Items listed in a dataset
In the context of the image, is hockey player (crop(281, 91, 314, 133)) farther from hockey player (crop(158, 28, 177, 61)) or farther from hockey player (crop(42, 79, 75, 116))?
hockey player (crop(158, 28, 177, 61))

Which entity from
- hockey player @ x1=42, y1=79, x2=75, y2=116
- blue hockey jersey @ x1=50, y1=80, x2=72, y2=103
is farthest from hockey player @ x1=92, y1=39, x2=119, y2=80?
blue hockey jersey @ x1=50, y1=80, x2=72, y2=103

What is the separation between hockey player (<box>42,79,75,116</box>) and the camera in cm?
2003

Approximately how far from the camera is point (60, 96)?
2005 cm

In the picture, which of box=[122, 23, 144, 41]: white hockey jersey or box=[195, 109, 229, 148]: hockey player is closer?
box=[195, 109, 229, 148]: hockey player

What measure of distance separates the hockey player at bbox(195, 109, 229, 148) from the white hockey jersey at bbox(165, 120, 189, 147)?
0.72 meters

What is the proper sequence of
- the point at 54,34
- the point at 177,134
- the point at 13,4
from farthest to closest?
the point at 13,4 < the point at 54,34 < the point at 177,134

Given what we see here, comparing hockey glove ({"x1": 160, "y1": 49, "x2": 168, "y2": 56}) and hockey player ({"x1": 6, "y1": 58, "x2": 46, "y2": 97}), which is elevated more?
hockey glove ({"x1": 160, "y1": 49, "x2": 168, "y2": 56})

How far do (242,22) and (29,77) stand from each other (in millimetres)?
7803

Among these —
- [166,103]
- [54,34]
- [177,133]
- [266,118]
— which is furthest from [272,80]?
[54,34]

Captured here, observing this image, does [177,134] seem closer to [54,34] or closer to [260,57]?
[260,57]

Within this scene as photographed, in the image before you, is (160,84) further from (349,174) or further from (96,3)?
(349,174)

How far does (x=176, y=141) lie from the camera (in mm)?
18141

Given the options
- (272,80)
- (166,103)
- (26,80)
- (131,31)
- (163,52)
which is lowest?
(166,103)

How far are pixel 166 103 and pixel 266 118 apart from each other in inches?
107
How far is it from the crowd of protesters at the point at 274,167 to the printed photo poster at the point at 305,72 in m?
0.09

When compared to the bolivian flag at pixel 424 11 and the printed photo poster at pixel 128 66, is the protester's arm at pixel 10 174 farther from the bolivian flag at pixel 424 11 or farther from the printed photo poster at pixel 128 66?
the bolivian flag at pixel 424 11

**EXERCISE DESCRIPTION:**
Copy the portion of the material that begins with the line containing "Given the options" and runs through the end of the material, reproducing both end lines and everything between them verbatim.

**RESPONSE TO THE TASK:**
Given the options
- (272,80)
- (166,103)
- (26,80)
- (131,31)
- (163,52)
which is lowest?
(166,103)

How far are pixel 166 103 and pixel 266 118 apart from each other in inches?
107
How far is it from the crowd of protesters at the point at 274,167 to the printed photo poster at the point at 305,72 in m?
0.09

When compared to the bolivian flag at pixel 424 11 and the printed photo poster at pixel 128 66, is the protester's arm at pixel 10 174 farther from the bolivian flag at pixel 424 11 or farther from the printed photo poster at pixel 128 66?
the bolivian flag at pixel 424 11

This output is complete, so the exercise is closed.